La colère de l’abbé Abekan contre les démolitions sauvages
Je voudrais apporter tout mon soutien à l’abbé Norbert Abékan qui, le lundi 26 février, donnait aux démolisseurs de bidonvilles le conseil suivant: ”Vous voulez rendre plus beau le visage de ce pays? Alors, commencez par vos villages de cases plongés dans la nuit et les broussailles.”
Je voudrais dire quatre petites choses à propos de ce conseil avec lequel je suis entièrement d’accord.
Primo, le développement, l’embellissement et la modernisation de la Côte d’Ivoire devraient effectivement commencer par le Nord dont certains nous ont dit qu’il avait été abandonné et exclu. Si je ne me trompe pas, c’est pour “réhabiliter ce Nord délaissé” que des “justiciers” prirent les armes et attaquèrent le pays dans la nuit du 18 au 19 septembre 2002. Or que constatons-nous aujourd’hui? N’est-ce pas au Sud que les fils et filles du Nord continuent de bâtir ou d’acheter des immeubles et des villas? Où est la cohérence? À quel moment vont-ils s’occuper du Nord?
Secundo, ces justiciers ne commettent-ils pas une grave injustice en devenant maires et députés dans les villes du Sud et du Nord alors que ni un Yao, ni un Akoun, ni un Dago, ni un Zamblé n’exerce cette fonction au Nord?
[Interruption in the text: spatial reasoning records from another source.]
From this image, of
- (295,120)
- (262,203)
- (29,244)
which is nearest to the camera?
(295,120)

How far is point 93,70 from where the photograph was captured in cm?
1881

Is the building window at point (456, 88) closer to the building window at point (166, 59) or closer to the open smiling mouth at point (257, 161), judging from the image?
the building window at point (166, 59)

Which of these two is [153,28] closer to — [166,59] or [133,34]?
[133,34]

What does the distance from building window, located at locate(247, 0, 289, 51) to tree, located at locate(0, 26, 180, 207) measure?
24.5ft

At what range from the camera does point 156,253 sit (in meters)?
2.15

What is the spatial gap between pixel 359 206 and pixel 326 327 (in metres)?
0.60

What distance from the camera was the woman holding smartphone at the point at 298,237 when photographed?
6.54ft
Tertio, ce n’est pas en multipliant les ponts et échangeurs qu’on règlera le problème de l’engorgement d’Abidjan. La vraie solution, c’est de transférer la Présidence, l’Assemblée nationale, le Conseil économique et social et certains ministères à Yamoussoukro. Cette proposition ne devrait pas poser de problème à une personne qui, en plus de se revendiquer de l’houphouëtisme, avait promis pendant la campagne électorale de 2010 de s’installer dans la capitale politique. Être homme, n’est-ce pas aussi tenir ses promesses?
Quatrième et dernière remarque, je dirais que ce sont toutes les villes du pays qui ont besoin d’être équipées, développées, modernisées car le développement doit profiter à tous. Si partout, dans le pays, on peut trouver des centres hospitaliers, universités, usines, stades, bibliothèques, supermarchés et routes de qualité, qui voudra se rendre à Abidjan?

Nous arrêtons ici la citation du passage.